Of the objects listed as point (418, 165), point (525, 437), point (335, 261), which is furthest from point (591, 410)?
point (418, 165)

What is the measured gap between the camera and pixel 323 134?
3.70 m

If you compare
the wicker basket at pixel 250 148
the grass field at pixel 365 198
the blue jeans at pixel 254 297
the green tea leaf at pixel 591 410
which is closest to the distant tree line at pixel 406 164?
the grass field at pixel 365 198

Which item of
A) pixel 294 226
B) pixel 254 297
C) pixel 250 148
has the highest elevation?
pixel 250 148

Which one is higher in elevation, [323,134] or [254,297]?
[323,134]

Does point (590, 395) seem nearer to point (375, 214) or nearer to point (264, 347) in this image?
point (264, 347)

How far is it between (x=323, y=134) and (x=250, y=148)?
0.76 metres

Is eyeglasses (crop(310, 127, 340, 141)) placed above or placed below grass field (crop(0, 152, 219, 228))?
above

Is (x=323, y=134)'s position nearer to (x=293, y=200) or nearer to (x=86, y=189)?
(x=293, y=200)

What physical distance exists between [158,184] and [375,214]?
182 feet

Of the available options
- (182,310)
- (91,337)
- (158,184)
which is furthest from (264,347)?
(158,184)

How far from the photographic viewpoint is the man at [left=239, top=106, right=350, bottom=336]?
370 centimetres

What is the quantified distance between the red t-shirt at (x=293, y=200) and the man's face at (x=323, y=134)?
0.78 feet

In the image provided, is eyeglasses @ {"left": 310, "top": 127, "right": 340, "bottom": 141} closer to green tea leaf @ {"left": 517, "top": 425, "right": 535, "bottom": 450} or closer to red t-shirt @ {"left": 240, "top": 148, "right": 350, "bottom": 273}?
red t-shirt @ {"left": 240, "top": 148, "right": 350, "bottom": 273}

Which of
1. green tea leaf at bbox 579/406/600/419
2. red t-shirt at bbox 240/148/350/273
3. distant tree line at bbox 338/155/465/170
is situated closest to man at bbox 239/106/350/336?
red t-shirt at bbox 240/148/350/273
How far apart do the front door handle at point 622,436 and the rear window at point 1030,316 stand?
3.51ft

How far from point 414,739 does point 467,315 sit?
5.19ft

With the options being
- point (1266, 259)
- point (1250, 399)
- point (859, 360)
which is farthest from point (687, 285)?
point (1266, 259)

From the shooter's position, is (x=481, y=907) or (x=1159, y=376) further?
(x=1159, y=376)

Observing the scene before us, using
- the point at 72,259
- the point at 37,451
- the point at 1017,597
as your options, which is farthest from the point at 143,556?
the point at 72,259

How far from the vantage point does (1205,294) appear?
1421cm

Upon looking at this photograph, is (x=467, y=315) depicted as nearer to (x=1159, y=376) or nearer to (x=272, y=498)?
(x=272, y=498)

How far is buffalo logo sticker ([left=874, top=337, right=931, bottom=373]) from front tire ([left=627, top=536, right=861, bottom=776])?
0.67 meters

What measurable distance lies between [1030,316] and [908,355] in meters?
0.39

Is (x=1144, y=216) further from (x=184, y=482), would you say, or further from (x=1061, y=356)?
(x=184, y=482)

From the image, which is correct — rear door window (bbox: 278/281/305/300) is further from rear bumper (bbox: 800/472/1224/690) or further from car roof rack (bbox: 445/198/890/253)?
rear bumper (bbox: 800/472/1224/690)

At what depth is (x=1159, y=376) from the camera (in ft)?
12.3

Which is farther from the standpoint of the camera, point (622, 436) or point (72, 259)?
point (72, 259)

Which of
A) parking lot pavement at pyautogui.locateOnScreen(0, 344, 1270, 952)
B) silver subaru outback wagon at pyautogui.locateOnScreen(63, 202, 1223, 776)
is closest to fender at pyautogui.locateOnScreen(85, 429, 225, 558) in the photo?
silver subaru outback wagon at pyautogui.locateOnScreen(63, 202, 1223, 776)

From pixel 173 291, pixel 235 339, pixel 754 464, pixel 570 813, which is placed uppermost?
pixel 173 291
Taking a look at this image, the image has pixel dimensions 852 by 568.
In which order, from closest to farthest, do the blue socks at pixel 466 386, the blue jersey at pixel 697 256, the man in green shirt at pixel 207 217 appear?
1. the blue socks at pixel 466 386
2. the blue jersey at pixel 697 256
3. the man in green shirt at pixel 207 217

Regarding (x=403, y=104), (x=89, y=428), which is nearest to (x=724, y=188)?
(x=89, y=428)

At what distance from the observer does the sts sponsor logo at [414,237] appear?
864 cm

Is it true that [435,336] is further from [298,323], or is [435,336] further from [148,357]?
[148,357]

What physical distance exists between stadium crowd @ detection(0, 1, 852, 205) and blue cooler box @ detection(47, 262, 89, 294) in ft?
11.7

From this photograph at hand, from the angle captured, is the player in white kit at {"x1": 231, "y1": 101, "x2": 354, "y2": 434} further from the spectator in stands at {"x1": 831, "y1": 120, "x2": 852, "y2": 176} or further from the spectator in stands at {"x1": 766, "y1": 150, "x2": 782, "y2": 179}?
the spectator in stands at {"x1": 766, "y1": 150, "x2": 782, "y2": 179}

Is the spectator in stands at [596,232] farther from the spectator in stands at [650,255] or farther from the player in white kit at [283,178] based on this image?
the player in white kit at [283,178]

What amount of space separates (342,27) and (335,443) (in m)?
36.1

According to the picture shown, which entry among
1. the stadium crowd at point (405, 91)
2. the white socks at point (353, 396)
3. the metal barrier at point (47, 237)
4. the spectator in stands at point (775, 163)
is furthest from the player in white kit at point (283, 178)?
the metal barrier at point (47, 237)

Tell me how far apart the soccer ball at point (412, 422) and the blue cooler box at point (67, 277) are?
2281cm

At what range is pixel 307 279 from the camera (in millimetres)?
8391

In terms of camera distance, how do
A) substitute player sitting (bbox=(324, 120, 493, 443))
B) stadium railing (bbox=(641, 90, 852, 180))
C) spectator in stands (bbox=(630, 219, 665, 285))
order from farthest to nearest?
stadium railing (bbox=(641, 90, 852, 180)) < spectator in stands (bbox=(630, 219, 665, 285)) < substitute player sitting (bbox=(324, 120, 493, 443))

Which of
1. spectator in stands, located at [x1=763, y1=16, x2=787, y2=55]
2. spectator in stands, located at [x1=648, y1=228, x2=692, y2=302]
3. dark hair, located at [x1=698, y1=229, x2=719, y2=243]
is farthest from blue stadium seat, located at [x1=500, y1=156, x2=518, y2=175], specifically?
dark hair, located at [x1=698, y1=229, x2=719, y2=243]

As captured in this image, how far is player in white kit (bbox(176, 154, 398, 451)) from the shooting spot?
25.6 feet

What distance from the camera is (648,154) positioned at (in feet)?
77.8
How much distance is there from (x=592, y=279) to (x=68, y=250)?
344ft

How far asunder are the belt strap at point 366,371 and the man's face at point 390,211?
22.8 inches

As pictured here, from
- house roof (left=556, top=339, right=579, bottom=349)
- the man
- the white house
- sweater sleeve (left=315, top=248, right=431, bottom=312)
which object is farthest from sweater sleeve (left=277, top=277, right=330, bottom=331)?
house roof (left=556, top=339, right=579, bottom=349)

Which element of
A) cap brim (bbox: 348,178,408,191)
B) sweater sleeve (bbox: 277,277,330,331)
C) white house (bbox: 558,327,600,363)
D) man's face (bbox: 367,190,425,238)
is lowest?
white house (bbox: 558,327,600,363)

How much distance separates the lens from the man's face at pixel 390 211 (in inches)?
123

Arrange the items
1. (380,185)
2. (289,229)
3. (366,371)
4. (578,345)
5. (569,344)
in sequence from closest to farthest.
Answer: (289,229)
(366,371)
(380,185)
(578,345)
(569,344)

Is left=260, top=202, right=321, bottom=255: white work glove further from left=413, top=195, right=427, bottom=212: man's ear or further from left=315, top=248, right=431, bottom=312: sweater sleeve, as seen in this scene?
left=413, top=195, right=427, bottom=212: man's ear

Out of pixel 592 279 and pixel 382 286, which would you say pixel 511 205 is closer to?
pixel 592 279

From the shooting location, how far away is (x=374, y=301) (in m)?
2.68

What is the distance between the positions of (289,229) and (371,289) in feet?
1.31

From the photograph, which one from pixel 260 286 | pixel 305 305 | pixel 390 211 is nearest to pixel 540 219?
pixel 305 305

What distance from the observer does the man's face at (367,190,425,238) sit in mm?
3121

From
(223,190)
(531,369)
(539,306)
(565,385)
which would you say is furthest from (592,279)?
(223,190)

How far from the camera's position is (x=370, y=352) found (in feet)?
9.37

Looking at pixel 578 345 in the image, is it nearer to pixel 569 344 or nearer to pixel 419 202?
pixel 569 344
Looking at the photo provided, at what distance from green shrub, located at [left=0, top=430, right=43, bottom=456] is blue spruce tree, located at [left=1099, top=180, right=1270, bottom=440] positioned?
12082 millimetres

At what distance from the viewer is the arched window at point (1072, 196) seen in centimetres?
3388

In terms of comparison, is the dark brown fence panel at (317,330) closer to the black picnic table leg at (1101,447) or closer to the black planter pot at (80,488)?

- - - - -

Exercise details | Rewrite the stretch of data above, from the line containing "How far from the camera's" through the end of the data, keeping the requests as they are. In the answers, multiply every number (distances and pixel coordinates alike) by 2.15 and round each to as many decimal places as it originally had, with halves rounded up.

Full output |
How far from the camera's position is (x=370, y=352) found (in feet)?
20.15

Looking at pixel 578 345 in the image, is it nearer to pixel 569 344 or nearer to pixel 419 202?
pixel 1223 740
Looking at the photo provided, at what distance from green shrub, located at [left=0, top=430, right=43, bottom=456] is blue spruce tree, located at [left=1099, top=180, right=1270, bottom=440] positioned?
25976 millimetres

At what distance from the viewer is the arched window at point (1072, 196) seen in centimetres?
7284

In terms of comparison, is the dark brown fence panel at (317,330) closer to the black picnic table leg at (1101,447) or closer to the black planter pot at (80,488)?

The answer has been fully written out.